Provided data section start

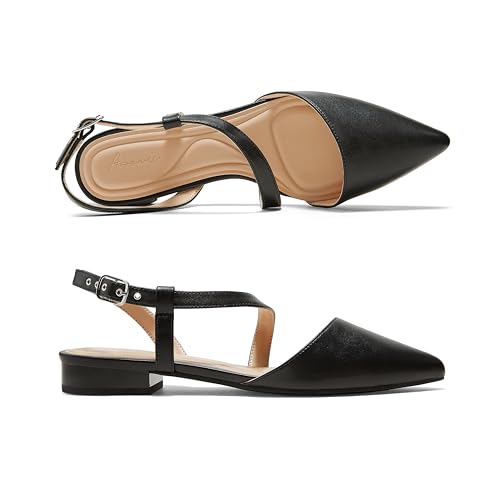 Arromic Slingback Flats for Women Pointed Toe Flat Shoe Comfortable Leather Casual Fashion Dress Work Office Shoes Black by Arromic - Used condition - Image 6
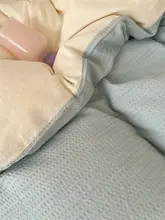 寝具 コットン4点セット 単色のパッチワークウォッシュコットン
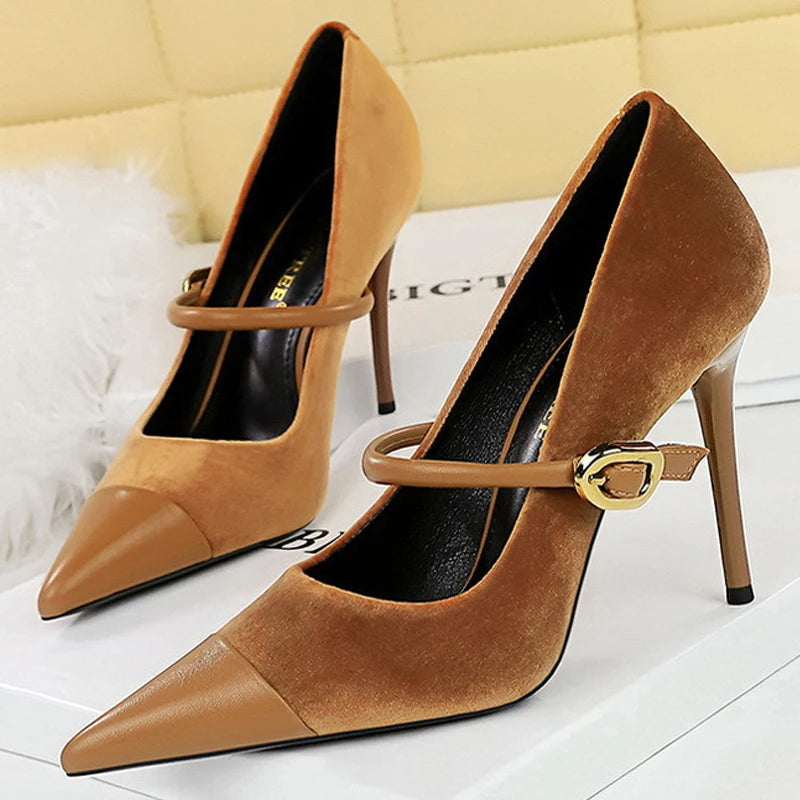 BIGTREE Shoes New Buckle Design Women Pumps Pointed Shoes High Heels Suede Stilettos Heels 7cm 10cm Ladies Shoes Large Size 43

Provided data section end

_Your task_
In transcribing the material above, reproduce each line exactly and include none of the pictures.

_Output below_
 Arromic Slingback Flats for Women Pointed Toe Flat Shoe Comfortable Leather Casual Fashion Dress Work Office Shoes Black by Arromic - Used condition - Image 6
 寝具 コットン4点セット 単色のパッチワークウォッシュコットン
 BIGTREE Shoes New Buckle Design Women Pumps Pointed Shoes High Heels Suede Stilettos Heels 7cm 10cm Ladies Shoes Large Size 43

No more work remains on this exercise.